48 neue Stolpersteine für NS-Opfer in Frankfurt

48 neue Stolpersteine für NS-Opfer in Frankfurt

Am Samstag, 1. Juli, und Sonntag, 2. Juli, werden in Frankfurt an 13 verschiedenen Adressen 48 neue Stolpersteine zum Gedenken an im Nationalsozialismus verfolgte Menschen feierlich enthüllt. Die Gedenksteine werden zuvor in den Gehweg, meist vor dem letzten frei gewählten Wohnort der Opfer eingelassen.

Organisiert werden die Verlegungen von der Initiative Stolpersteine Frankfurt am Main.
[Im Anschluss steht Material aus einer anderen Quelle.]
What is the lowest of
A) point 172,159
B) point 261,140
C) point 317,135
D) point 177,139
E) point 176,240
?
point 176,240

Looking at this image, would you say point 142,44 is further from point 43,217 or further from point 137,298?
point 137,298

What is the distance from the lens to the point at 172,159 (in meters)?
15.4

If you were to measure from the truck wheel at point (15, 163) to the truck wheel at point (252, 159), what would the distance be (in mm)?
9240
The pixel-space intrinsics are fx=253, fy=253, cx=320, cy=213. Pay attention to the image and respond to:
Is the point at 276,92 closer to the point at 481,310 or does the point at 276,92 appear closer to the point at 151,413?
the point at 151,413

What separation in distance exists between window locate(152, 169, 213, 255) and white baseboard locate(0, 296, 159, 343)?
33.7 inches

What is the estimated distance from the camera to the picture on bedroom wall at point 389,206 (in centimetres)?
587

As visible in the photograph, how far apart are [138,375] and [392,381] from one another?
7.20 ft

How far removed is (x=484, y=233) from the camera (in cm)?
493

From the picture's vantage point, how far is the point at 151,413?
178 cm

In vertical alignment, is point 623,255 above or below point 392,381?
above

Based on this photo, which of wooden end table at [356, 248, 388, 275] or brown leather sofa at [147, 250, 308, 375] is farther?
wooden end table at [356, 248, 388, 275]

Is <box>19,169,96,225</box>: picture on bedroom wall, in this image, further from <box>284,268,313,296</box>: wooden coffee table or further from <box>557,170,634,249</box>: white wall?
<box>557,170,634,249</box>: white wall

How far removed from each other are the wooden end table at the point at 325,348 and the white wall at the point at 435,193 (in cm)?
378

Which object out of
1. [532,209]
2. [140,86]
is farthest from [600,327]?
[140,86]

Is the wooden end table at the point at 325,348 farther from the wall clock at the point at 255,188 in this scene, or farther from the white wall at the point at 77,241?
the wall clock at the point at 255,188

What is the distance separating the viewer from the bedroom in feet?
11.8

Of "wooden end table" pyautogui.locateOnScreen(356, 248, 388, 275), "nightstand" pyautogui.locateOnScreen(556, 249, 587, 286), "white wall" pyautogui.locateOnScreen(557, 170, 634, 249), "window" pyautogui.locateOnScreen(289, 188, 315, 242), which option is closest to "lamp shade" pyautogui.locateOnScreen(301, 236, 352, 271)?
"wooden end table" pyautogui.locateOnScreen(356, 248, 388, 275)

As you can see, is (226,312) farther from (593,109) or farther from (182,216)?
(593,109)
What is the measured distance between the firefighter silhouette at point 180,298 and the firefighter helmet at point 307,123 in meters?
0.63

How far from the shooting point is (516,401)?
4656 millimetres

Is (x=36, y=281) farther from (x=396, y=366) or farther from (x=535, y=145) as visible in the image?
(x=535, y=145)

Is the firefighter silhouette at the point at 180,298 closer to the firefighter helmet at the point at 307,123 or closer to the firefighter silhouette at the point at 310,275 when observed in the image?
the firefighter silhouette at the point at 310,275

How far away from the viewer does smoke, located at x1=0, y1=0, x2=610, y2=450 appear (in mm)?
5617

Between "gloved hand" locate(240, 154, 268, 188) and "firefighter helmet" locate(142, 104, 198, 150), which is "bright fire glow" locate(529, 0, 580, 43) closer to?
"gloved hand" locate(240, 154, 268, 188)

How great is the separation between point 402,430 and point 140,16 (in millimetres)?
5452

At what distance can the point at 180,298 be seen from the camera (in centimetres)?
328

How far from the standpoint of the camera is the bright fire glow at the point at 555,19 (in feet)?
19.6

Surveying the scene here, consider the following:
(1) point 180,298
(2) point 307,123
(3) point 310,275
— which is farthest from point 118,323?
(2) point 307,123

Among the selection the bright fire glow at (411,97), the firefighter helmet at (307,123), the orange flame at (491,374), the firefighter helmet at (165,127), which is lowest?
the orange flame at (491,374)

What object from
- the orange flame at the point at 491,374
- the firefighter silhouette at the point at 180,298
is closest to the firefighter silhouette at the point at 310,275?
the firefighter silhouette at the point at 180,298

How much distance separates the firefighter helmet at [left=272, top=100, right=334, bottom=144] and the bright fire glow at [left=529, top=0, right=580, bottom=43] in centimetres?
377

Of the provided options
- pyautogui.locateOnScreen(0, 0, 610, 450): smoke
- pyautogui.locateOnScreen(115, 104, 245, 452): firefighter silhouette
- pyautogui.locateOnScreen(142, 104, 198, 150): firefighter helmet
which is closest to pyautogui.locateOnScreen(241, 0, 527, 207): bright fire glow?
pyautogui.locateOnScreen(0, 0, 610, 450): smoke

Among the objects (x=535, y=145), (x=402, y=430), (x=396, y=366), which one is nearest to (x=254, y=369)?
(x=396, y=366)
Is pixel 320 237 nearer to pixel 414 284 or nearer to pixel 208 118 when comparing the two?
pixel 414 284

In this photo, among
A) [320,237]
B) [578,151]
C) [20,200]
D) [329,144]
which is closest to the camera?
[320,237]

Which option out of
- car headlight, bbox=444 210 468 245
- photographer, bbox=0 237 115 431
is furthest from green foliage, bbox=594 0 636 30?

Die Finanzierung der Steine erfolgt durch Spenden von über 40 Privatpersonen aus Frankfurt. Alle interessierten Bürgerinnen und Bürger sind herzlich zu den Stolperstein-Enthüllungen eingeladen. An den Zeremonien nehmen auch zahlreiche Nachkommen der Opfer teil, die aus Argentinien, Kanada, den USA und England anreisen. Die Zeremonien werden musikalisch begleitet.

Premiere in Schwanheim

Die Serie der Stolperstein-Enthüllungen beginnt am Samstag um 13 Uhr mit vier Stolpersteinen für die Familie Simon in der Silcherstraße 2 in Schwanheim. Es handelt sich dabei um die ersten Stolpersteine in diesem Stadtteil überhaupt. Erinnert wird an das Zahnarzt-Ehepaar Dr. Johanna und Dr. Georg Simon, die infolge der antijüdischen Verfolgung und Boykotte der Nationalsozialisten gezwungen wurden, ihre Zahnarzt-Tätigkeit in Schwanheim und Sossenheim aufzugeben und mit ihren beiden Kindern nach Argentinien zu fliehen. An der Enthüllung der Steine nehmen Nachkommen der Familie, die teils extra aus Argentinien anreisen, teil. Schwanheim ist damit der 34. Frankfurter Stadtteil, in dem Stolpersteine verlegt wurden.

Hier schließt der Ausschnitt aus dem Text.